#### [TASK DETAILS]
In the assignment description below, how many seconds does each action take to execute in the real situation it describes?

#### [DOCUMENT EXTRACT]

━━━━━━━━━━

CS370 Program 2 (Due October 4, 2000)

In this assignment, you will solve various vacuum-cleaner agent problems using search. I will first describe the desired results of the assignment, and then I'll describe the details about how to do the assignment.


1. Desired Results

  1. Code defining the vacuum cleaner world as a search problem.

  2. A good admissible heuristic for the vacuum cleaner world.

  3. A trace of the A* search algorithm running on a 3-by-3 vacuum cleaner world (meaning the world is 4-by-4). Your trace should NOT list all of the nodes expanded, but rather just the resulting solution path. Your trace should also track the amount of time the search took.

  4. A different heuristic for use in a greedy search.

  5. A trace of the greedy search algorithm running on a 3-by-3 vacuum cleaner world.

  6. A trace comparing the number of nodes expanded, the total CPU time, and the solutions of A* and greedy search on three different randomly-generated 3-by-3 vacuum world problems.

  7. How does the running time of your search-based agent scale with the size of the vacuum cleaner world (e.g., for an nxn world as n gets large)? Justify your answer with results.

  8. Suppose you had to choose between using an A*-search-based agent and the rule-based agent that you wrote for last-week's assignment. To make such a choice, we must be able to trade off computer time versus execution time. In this case, the computer time is the time it costs your agent to choose its actions, and the execution time is the time it takes to execute the actions. Suppose that in a real situation, it takes 10 seconds to execute each action (move, turn, suck, or shut-off) and our goal is to get the room cleaned in the minimum total amount of time. How large would the world need to be before the search-based agent would be worse than the rule-based agent? Can you suggest a simpler search-based agent that could always out-perform the rule-based agent? (This should be possible, since the search-based agent knows the full state, whereas the rule-based agent only sees the bump, dirt, and home sensors.)

2. Implementation Details and Advice

The core of the code that you will use in this assignment is basically the same as in the previous assignment. However, it has also been expanded. The directory ~echown/courses/370/aima-java contains a wealth of code that will be useful for this assignment (as well as a lot of general AI code). You should create a similar directory in your own account and copy all of the files from my directory (and all of the subdirectories). You can easily do this by using the -R option on the cp command. E.g. cp -R ~echown/courses/370/aima-java/* .

The structure of the directory is that the source code lives in the src directory which further splits into a number of subdirectories (notably agent, search, and examples for this assignment. Compiled code lives in the classes subdirectory. Make files exist for everything (you may need to modify the agent Makefile to include new files that you add). Essentially you compile the system by issueing make from the home directory (e.g. aima-java) and then make-install to install the compiled code into the classes directory (there are other ways to do this of course). Then if you cd into the classes directory you can run programs. E.g. java aima/agents/VacuumRun will run the program defined in VacuumRun in the agents directory.

━━━━━━━━━━

#### [RECORDS SUPPLIED]
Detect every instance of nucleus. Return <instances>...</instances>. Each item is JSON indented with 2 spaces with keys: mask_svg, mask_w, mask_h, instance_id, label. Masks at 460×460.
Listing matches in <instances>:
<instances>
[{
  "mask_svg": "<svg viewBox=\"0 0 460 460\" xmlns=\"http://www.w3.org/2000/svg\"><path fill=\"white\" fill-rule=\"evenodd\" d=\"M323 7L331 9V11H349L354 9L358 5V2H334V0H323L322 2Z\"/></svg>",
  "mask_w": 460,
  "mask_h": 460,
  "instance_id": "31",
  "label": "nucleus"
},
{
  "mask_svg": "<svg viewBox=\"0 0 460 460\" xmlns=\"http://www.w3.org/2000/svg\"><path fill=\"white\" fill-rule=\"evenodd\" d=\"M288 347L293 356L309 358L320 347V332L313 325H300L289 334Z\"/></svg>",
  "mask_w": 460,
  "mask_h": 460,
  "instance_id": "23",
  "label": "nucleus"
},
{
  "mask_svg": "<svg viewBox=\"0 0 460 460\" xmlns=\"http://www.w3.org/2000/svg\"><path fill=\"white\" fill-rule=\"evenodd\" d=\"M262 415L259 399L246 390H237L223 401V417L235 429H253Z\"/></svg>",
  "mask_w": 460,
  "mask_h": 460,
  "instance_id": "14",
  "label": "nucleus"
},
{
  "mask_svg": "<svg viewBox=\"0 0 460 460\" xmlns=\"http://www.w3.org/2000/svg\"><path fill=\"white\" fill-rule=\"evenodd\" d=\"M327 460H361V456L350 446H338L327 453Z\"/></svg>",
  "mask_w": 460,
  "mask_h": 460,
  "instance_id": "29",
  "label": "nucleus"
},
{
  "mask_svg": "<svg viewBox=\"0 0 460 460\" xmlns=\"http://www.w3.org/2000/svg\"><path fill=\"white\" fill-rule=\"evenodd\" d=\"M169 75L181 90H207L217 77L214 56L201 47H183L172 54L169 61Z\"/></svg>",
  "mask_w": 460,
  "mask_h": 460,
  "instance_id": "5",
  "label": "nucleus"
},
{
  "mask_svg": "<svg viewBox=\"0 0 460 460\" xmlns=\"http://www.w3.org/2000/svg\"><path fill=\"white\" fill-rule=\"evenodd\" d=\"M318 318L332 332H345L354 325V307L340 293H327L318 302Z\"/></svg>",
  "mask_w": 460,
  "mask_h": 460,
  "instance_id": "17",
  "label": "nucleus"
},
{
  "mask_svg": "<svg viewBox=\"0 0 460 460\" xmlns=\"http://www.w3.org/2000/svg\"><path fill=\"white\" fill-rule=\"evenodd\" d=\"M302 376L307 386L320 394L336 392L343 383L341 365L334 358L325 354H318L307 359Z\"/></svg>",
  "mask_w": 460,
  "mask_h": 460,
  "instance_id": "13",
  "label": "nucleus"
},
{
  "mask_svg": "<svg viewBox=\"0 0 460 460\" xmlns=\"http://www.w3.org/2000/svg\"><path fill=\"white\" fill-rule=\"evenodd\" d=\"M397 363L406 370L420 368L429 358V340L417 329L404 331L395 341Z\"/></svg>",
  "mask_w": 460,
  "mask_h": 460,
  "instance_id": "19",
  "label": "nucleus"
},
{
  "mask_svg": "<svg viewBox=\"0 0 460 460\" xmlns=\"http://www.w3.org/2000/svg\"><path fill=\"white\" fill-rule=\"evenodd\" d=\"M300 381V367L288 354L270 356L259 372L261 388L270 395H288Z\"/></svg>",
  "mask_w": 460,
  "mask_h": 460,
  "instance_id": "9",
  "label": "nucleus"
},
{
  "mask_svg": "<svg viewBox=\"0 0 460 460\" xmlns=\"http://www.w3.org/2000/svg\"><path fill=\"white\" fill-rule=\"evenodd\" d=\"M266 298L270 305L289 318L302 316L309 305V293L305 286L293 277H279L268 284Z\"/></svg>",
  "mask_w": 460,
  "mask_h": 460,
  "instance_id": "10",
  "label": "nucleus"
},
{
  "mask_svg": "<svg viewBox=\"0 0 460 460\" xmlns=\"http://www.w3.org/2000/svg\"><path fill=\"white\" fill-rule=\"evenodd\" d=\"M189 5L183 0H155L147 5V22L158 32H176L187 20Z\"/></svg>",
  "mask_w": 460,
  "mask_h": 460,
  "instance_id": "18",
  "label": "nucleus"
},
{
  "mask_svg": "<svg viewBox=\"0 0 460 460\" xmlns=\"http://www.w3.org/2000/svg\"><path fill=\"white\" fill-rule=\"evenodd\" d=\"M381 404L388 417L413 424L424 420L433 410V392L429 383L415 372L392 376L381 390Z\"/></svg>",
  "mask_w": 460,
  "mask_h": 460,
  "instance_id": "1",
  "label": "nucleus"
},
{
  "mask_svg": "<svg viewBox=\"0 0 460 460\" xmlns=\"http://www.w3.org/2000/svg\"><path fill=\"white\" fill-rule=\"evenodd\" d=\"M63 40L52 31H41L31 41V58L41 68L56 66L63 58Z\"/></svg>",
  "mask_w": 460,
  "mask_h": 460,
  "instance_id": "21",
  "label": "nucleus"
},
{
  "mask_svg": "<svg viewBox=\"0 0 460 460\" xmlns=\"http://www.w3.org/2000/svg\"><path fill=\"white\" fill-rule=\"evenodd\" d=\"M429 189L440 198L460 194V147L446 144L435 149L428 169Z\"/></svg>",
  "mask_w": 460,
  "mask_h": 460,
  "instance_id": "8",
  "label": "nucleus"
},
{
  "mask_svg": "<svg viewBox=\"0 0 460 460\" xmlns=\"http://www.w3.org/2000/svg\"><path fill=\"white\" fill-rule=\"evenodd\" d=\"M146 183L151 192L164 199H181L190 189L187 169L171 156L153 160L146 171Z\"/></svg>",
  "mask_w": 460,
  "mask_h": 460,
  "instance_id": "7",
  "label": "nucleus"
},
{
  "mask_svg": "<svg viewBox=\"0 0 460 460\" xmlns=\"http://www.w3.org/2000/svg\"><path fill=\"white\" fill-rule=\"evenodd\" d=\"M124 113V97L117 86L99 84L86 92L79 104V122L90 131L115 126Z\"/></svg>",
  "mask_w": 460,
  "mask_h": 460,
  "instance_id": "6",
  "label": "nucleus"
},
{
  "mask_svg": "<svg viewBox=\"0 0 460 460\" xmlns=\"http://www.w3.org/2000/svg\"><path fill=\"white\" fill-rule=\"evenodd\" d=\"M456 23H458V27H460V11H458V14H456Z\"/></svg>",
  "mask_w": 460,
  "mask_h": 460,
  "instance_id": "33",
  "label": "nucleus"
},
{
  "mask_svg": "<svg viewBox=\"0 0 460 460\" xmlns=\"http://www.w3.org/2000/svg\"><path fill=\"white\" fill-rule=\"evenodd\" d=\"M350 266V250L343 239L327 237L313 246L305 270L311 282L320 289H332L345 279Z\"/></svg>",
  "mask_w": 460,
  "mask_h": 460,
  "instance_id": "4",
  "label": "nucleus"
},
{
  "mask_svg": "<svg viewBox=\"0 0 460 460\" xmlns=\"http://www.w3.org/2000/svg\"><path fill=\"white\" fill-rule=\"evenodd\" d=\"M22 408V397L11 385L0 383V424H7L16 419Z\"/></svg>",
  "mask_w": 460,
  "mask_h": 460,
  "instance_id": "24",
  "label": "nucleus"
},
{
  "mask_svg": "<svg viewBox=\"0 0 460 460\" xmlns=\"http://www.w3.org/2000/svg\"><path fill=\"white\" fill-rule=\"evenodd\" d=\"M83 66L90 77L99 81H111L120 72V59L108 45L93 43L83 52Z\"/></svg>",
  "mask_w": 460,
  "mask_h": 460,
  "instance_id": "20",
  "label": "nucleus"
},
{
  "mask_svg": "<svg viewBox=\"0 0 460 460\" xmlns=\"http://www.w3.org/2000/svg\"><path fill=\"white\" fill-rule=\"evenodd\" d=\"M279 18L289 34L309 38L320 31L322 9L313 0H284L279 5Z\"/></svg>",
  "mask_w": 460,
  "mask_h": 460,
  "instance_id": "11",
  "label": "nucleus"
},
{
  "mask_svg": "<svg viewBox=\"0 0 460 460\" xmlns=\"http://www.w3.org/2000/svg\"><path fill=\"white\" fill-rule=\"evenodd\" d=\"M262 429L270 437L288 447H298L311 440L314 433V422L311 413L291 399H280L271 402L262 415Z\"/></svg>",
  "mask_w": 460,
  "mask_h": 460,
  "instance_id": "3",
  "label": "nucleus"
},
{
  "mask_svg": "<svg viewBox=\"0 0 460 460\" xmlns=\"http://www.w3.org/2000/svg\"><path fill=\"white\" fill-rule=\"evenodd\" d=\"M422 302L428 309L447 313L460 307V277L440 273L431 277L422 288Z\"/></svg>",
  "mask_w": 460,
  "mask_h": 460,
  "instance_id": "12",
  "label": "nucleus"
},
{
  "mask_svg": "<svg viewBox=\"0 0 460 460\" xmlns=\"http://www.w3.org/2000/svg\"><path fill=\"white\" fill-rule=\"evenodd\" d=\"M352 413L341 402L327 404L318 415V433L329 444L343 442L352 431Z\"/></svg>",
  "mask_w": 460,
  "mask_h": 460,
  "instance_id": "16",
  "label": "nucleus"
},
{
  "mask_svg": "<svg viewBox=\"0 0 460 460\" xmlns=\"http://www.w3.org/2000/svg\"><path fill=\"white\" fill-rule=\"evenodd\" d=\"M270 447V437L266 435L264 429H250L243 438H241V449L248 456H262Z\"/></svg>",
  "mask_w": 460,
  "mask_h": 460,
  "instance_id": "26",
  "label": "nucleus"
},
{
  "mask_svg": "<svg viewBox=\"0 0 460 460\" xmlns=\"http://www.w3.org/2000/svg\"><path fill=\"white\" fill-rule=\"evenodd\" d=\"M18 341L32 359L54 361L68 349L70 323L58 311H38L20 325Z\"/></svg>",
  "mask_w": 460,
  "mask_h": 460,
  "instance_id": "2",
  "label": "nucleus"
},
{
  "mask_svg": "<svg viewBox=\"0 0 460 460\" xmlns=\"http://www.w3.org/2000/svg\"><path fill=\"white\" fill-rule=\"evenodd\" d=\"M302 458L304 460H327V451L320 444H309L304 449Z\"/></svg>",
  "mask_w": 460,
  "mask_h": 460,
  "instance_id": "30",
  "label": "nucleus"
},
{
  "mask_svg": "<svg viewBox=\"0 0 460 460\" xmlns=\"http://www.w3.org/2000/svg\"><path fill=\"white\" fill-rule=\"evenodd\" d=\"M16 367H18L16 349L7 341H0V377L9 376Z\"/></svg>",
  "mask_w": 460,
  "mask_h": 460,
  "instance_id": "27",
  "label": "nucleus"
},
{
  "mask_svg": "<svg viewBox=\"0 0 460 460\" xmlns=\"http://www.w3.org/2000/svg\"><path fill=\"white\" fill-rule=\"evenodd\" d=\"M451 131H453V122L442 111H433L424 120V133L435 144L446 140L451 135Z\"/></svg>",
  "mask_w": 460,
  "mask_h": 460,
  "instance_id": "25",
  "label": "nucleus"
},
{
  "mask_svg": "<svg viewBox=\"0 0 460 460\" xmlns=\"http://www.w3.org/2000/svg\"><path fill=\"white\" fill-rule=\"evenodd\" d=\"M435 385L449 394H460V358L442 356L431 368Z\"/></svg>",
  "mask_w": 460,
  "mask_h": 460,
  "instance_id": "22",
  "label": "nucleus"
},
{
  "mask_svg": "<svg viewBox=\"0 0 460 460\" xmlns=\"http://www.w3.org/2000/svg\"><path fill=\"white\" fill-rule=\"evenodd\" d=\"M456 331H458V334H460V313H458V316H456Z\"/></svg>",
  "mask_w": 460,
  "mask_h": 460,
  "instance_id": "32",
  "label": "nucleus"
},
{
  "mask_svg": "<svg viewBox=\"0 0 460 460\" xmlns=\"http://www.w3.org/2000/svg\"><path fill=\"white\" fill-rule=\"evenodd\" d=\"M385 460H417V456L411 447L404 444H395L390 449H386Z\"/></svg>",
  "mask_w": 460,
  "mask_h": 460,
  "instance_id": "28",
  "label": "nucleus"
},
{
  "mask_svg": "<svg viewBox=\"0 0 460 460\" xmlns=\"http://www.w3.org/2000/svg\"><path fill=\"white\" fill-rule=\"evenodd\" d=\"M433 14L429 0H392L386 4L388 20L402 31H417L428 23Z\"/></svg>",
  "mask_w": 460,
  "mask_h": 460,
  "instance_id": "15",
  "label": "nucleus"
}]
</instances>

━━━━━━━━━━

#### [SOLUTION FOR THIS TASK]
Each action takes 10 seconds to execute.